PETALING JAYA: A growing demand for industrial space in Malaysia, steady portfolio occupancy rates and higher retail rental reversion is supportive of Capitaland Malaysia Trust
’s outlook, says CGSI Research.
CapitaLand Malaysia reported fourth quarter of financial year ended Dec 31, 2025 (4Q25) and full-year (FY25) financial results last Wednesday.
Net profit for 4Q25 slipped 17.3% compared to the same quarter in 2024, while revenue grew 3.9%. It also proposed a dividend of 1.91 sen per share for 4Q25.
The brokerage reiterated an “add” call on the stock with an unchanged target price of 78 sen.
“We like CapitaLand Malaysia for its compelling FY26 dividend yield of 7.1% and exposure to high-quality malls, such as Gurney Plaza and Queensbay Mall, which we believe are poised to deliver high rental reversions and resilient occupancy rates in FY26 to FY28,” it said.

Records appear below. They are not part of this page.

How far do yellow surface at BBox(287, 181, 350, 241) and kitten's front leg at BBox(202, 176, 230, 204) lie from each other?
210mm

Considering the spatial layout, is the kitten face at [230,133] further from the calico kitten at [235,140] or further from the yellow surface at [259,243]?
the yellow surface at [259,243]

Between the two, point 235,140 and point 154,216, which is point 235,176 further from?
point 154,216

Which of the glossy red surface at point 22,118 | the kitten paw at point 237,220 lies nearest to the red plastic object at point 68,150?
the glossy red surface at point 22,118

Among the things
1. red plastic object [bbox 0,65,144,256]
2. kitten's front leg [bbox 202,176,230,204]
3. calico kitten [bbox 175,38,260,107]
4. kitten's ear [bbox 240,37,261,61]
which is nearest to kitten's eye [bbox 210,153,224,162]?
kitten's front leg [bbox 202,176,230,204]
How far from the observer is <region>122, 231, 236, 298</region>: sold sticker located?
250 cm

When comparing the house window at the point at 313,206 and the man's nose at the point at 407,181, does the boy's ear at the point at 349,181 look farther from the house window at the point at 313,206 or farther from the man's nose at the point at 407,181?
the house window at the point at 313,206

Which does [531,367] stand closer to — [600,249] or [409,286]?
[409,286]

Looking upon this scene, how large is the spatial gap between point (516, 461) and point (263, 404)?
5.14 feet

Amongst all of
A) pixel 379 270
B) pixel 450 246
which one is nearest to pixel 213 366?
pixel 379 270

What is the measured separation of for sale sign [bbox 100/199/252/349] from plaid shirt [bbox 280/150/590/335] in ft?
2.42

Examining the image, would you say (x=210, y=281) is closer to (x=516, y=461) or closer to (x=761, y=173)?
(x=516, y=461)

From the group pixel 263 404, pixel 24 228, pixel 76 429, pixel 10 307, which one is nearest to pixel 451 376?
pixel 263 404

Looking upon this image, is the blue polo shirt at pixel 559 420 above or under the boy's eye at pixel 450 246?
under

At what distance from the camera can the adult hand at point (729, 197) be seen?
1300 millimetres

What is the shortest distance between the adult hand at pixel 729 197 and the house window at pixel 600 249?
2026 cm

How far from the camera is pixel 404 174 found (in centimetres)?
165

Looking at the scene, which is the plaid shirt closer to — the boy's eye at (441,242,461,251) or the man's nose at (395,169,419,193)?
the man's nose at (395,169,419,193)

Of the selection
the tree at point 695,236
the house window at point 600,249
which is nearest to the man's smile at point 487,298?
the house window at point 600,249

“We are also positive on CapitaLand Malaysia’s recent acquisition of five high-specification industrial assets in Johor for RM222.1mil.
“While these properties are still under construction and will be completed from FY27 onwards with no committed tenants to date, management highlighted strong underlying demand for industrial space in Johor and is targeting a net property income yield of 7.3%, in line with its existing Senai Airport City facilities,” it said.
Three industrial properties from its portfolio, Senai Airport City Facilities, Synergy Logistics Hub and Iskandar Puteri Facilities, posted maiden contributions in FY25.
“We expect full-year contributions from these assets to partially support FY26 dividend per unit growth, with potential to deliver commendable rental reversions amid growing demand for industrial space in Malaysia,” it said.
“Management expects average rental reversions for its retail portfolio to remain in the low teens, with a resilient retail outlook likely to mitigate potential headwinds from the implementation of the 6% sales and service tax on rental and leasing services,” it said, adding that industrial assets delivered a strong average rental reversion of 21% in FY25 driven largely by lease renewals at Valdor Logistics Hub.